* EXERCISE
Please pull out every line of the listing below that contains the string "output", copying each such line unchanged.

[begin DATA IN THIS EXERCISE]

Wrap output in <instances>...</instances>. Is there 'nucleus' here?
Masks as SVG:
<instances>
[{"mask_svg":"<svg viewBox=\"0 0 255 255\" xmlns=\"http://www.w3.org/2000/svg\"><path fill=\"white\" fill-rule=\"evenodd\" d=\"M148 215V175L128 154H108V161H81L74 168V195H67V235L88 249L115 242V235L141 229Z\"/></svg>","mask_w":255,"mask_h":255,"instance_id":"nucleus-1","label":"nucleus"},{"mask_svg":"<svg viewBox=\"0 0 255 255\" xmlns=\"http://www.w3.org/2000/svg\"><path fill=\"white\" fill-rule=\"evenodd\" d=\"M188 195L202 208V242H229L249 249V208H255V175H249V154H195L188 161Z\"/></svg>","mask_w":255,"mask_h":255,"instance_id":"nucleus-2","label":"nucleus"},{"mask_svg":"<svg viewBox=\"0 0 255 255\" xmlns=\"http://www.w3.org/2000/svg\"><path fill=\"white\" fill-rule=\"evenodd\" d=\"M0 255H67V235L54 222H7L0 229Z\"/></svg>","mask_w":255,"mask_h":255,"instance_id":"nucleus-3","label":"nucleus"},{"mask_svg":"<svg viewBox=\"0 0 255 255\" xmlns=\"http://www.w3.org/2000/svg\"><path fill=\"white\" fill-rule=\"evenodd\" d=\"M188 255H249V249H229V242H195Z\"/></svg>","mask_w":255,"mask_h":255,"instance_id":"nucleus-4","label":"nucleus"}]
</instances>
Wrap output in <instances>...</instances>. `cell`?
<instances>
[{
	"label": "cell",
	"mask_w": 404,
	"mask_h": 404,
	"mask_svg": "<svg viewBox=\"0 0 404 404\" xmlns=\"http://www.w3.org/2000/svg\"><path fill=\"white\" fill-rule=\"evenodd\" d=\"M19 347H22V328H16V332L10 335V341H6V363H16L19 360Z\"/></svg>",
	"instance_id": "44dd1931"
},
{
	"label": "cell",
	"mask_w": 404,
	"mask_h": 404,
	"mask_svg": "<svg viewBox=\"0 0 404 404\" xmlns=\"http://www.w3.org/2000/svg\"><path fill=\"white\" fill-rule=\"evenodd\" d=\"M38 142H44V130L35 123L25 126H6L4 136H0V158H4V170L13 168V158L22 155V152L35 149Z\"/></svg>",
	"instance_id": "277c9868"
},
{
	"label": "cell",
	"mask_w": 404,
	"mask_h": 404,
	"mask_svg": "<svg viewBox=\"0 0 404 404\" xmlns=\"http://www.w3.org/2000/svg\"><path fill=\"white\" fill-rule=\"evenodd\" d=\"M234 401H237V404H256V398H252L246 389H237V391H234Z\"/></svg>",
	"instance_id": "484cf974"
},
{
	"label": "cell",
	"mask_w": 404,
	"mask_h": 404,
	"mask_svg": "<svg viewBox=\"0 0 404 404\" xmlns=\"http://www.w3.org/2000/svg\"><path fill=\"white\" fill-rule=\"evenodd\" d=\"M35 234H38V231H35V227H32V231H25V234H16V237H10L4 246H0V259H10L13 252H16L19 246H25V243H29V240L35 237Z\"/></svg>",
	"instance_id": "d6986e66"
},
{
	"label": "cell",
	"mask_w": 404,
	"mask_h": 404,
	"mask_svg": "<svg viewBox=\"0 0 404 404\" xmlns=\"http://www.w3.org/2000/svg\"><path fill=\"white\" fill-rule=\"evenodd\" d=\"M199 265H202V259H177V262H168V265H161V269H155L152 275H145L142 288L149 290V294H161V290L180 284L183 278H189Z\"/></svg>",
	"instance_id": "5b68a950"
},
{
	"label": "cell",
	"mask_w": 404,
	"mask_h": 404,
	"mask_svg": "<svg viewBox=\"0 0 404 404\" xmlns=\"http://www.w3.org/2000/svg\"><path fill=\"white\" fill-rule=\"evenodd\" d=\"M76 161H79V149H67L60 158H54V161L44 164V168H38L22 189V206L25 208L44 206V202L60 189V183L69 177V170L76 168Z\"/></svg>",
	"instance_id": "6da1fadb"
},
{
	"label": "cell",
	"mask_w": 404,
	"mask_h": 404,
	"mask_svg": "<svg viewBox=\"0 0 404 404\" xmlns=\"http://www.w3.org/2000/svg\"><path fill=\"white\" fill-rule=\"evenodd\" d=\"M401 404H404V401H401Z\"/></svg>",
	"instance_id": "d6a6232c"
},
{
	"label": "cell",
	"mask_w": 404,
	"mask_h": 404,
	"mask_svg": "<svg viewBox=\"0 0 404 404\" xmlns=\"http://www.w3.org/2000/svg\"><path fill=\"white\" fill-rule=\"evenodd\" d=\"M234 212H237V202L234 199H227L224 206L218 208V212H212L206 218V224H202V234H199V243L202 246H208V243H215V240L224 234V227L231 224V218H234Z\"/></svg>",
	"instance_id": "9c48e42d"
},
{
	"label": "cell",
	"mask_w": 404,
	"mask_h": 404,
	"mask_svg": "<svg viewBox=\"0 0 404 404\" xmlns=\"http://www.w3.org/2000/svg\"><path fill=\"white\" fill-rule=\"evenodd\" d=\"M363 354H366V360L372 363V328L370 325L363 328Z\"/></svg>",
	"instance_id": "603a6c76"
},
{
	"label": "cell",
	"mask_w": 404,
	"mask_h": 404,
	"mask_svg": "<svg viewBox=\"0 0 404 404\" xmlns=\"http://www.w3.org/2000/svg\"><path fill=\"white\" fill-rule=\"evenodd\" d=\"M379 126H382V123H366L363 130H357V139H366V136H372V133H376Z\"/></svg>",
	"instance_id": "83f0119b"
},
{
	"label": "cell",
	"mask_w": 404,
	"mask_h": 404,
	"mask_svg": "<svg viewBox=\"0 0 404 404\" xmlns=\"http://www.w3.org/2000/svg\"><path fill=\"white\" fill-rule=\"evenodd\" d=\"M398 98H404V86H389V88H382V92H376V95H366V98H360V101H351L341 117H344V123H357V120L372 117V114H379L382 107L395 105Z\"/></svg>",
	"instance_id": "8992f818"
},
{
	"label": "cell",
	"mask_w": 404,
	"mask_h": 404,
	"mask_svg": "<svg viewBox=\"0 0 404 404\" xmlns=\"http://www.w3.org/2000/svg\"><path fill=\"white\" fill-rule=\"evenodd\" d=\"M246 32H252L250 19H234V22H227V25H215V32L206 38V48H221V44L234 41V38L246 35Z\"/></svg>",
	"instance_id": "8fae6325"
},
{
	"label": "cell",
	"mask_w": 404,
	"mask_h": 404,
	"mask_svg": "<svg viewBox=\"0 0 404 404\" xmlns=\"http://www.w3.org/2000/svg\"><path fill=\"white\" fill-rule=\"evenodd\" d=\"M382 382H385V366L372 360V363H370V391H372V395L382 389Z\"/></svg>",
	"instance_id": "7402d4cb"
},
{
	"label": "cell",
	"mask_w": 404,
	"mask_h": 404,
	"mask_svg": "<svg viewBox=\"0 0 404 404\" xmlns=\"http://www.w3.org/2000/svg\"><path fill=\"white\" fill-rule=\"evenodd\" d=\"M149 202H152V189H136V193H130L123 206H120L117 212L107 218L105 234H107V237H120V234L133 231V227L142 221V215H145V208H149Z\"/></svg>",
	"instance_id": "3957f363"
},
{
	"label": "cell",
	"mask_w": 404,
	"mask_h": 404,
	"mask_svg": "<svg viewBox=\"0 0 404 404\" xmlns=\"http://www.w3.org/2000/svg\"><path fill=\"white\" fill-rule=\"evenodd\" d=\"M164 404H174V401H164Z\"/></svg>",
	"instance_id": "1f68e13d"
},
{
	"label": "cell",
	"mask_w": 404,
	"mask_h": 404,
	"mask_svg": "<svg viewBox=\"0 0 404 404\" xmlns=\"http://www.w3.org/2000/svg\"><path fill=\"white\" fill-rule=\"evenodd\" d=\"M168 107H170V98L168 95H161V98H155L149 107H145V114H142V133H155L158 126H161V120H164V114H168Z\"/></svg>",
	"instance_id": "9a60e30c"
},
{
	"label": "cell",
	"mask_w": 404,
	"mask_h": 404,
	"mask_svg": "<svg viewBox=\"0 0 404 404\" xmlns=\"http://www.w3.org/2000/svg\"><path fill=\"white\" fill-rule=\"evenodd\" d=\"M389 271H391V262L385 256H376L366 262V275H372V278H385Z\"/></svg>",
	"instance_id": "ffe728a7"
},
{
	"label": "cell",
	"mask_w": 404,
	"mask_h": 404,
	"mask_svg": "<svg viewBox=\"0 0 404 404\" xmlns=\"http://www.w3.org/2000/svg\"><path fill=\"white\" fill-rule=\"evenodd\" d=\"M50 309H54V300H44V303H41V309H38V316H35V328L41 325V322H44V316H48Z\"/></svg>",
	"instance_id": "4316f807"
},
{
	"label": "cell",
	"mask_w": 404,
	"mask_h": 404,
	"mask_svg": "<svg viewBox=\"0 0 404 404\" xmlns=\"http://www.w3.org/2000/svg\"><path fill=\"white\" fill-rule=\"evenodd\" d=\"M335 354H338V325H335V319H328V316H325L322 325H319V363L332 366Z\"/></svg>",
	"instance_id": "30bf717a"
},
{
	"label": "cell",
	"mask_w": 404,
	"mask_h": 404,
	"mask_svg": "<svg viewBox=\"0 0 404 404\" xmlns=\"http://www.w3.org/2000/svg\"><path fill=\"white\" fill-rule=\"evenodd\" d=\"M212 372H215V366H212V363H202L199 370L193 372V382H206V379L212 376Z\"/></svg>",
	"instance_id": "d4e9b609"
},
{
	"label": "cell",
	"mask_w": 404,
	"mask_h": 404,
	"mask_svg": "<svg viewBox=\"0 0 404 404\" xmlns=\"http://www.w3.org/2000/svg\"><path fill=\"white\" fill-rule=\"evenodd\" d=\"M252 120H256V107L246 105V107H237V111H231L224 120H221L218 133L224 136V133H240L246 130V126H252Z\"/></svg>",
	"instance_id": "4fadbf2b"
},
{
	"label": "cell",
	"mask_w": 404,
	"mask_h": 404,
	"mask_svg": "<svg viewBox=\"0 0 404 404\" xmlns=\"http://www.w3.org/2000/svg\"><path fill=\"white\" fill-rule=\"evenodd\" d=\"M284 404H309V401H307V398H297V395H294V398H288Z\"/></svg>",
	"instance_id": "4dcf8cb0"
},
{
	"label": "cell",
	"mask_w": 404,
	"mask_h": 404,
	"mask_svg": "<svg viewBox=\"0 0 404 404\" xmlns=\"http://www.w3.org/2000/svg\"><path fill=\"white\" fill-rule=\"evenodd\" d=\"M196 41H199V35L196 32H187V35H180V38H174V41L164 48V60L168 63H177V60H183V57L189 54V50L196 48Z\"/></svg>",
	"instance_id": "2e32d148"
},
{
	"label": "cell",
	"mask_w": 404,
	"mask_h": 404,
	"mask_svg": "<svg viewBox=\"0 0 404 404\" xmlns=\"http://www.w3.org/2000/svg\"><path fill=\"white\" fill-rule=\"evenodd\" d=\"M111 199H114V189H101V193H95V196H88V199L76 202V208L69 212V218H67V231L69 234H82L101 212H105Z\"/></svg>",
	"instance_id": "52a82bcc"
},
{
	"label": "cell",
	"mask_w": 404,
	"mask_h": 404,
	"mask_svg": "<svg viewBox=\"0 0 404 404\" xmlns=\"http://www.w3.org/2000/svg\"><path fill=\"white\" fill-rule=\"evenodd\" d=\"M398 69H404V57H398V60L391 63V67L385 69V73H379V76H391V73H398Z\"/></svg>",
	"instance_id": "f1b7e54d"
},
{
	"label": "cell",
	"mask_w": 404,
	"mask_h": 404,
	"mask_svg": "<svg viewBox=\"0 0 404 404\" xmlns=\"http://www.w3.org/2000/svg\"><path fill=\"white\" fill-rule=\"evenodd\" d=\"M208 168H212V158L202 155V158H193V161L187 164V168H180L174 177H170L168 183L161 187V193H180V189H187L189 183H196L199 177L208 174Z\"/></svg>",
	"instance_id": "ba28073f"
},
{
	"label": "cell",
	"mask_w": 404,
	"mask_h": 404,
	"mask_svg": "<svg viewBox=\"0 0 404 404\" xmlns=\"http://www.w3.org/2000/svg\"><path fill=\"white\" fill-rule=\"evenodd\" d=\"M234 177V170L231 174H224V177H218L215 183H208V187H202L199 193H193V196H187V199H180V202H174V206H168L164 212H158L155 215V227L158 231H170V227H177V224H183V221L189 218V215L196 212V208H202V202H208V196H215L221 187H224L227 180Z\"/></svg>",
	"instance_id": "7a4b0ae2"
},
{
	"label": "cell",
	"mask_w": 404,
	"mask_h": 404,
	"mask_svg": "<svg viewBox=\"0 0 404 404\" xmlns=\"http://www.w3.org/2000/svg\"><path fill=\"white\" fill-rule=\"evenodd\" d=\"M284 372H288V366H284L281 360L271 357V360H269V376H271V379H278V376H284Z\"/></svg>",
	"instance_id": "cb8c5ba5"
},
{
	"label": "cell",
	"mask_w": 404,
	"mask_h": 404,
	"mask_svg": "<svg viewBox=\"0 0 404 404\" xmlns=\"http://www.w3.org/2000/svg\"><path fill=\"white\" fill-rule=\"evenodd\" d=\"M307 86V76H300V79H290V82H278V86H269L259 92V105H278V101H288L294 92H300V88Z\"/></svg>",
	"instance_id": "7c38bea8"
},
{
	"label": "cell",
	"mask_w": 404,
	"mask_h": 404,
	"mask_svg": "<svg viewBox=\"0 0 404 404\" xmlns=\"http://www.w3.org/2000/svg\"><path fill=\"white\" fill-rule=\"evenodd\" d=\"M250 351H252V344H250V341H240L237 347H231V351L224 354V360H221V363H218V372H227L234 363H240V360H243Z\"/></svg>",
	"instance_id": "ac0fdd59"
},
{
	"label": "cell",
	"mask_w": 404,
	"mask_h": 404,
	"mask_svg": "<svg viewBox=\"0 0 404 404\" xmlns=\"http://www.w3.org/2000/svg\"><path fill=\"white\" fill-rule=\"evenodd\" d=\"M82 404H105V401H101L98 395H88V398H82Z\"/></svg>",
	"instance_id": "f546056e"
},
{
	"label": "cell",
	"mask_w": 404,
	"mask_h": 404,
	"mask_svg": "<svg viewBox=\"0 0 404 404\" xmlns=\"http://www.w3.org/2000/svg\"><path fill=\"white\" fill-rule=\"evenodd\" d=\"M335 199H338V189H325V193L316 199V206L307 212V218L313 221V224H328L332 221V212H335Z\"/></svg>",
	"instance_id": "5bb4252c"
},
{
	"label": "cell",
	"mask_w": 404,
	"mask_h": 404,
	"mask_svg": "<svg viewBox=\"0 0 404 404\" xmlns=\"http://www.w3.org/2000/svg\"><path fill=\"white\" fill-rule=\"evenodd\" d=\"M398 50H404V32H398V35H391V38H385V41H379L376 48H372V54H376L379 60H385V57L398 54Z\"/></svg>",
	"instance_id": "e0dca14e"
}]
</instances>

[end DATA IN THIS EXERCISE]

* FULL ANSWER
Wrap output in <instances>...</instances>. Is there 'nucleus' here?
Wrap output in <instances>...</instances>. `cell`?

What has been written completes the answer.